YouTubeのテレビ化、縦に拡張するGAFAMの動き
コロナ禍が沈静化した後の各国の金融政策に注視していますが、緩和、引き締め、いずれの場合でも、引き続きデフレ資産でありデジタルゴールドたり得るビットコインは面白い存在になるのではないでしょうか。ただ去年の寄稿記事でも、「ビットコインは面白い」と連呼していたので、それ以外に現在進行系で注目してることを挙げてみます。
「ググる」減少と、YouTubeのテレビ化
GoogleではなくYouTubeで検索するという消費者行動は、さらに加速すると思います。TwitterやInstagramで検索するよりも、もっと広くて普遍的なユースケースに育ちうると考えてます。それは、文字読むよりも、動画を見る方が楽だからです。

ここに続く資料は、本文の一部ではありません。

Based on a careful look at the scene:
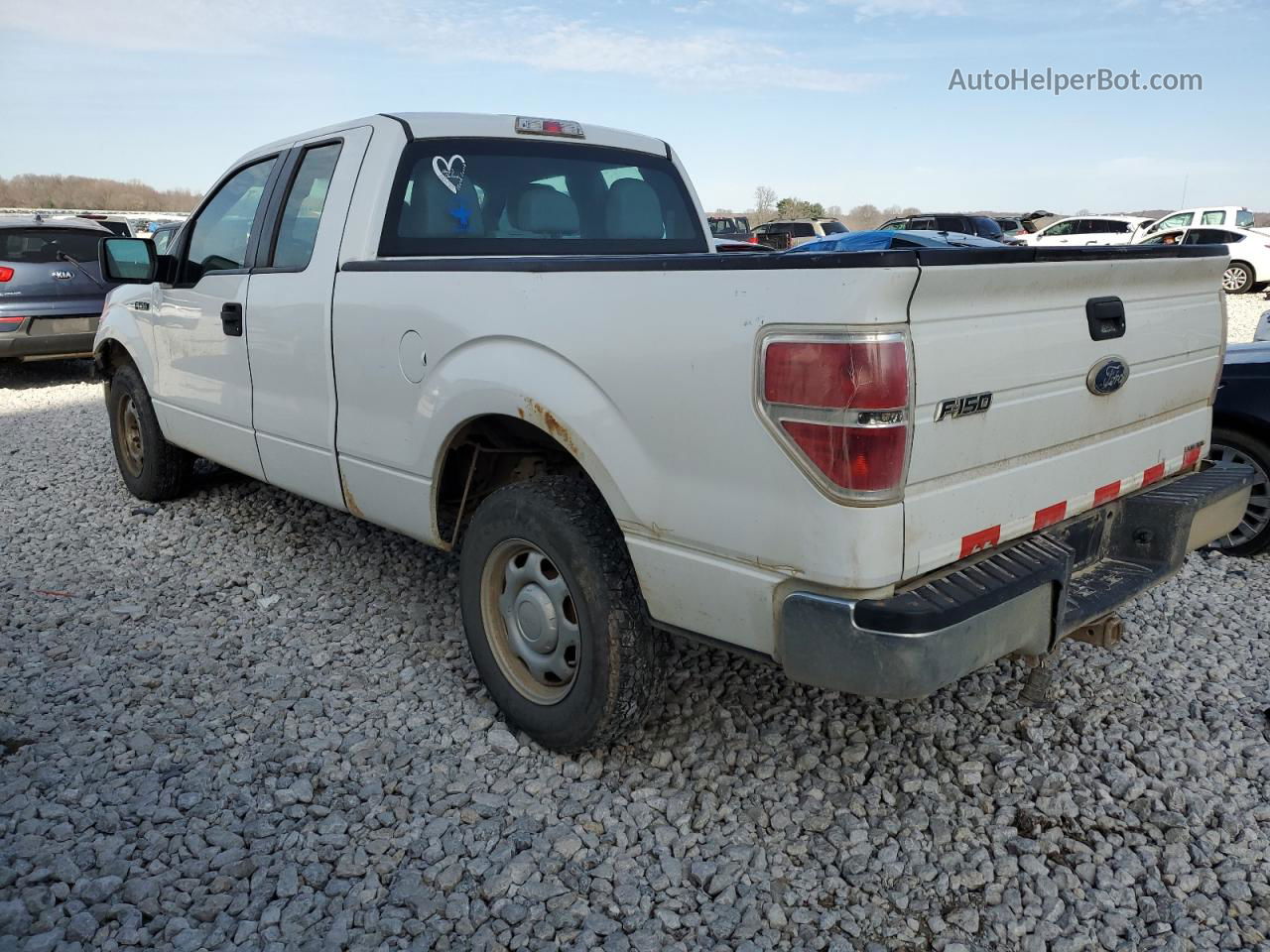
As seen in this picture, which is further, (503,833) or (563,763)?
(563,763)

企業や飲食店、芸能人、スポーツ選手が自分のYouTubeチャンネルを開設するのが当たり前になるのではないでしょうか。それはあたかも、90年代に企業がホームページを初めて開設していった動きと同じようにも思えます。それはつまり、かつての「家庭におけるテレビ」のようなポジションをYouTubeが担うということにつながると思います。
個人のエンパワメント、第二章
「もっと競争に勝てるように」「もっと稼げるように」という方向よりも、「より自分らしく」「承認欲求を満たせるように」という方向のエンパワーメントに、ウェブをはじめとしたテクノロジーが活用される動きが一段と強まるのではないでしょうか。

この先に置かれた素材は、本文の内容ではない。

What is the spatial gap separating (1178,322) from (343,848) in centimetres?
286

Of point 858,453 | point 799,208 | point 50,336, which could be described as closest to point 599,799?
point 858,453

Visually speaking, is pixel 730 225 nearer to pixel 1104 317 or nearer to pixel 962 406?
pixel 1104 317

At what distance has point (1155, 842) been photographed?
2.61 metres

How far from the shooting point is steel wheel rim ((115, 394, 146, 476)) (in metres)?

日本が経済的な意味で国際競争力を失い、大多数の人々の実質賃金が上がっていない事実もこれを後押しすると思います。社会的ステータスというものが剥がされて、他人の価値観よりも自分の価値観を重視する人が少しずつ増えていく。コロナ禍により社会的生活が制限され、より自分の価値観や家族に向き合う人が増えたことも影響していると思います。
ハードウェア次第で普及するVR
VRヘッドセットの価格が十分に下がってきたので、アダルト、そしてゲーム及びエンタメ、その後に他領域への展開が待っているのではないでしょうか。すでにあるエコシステムが底上げされて大きくなり、キャズム越えも見えてくるような印象があります。とはいえ、2021年内にはまだキャズム越えまではないでしょう。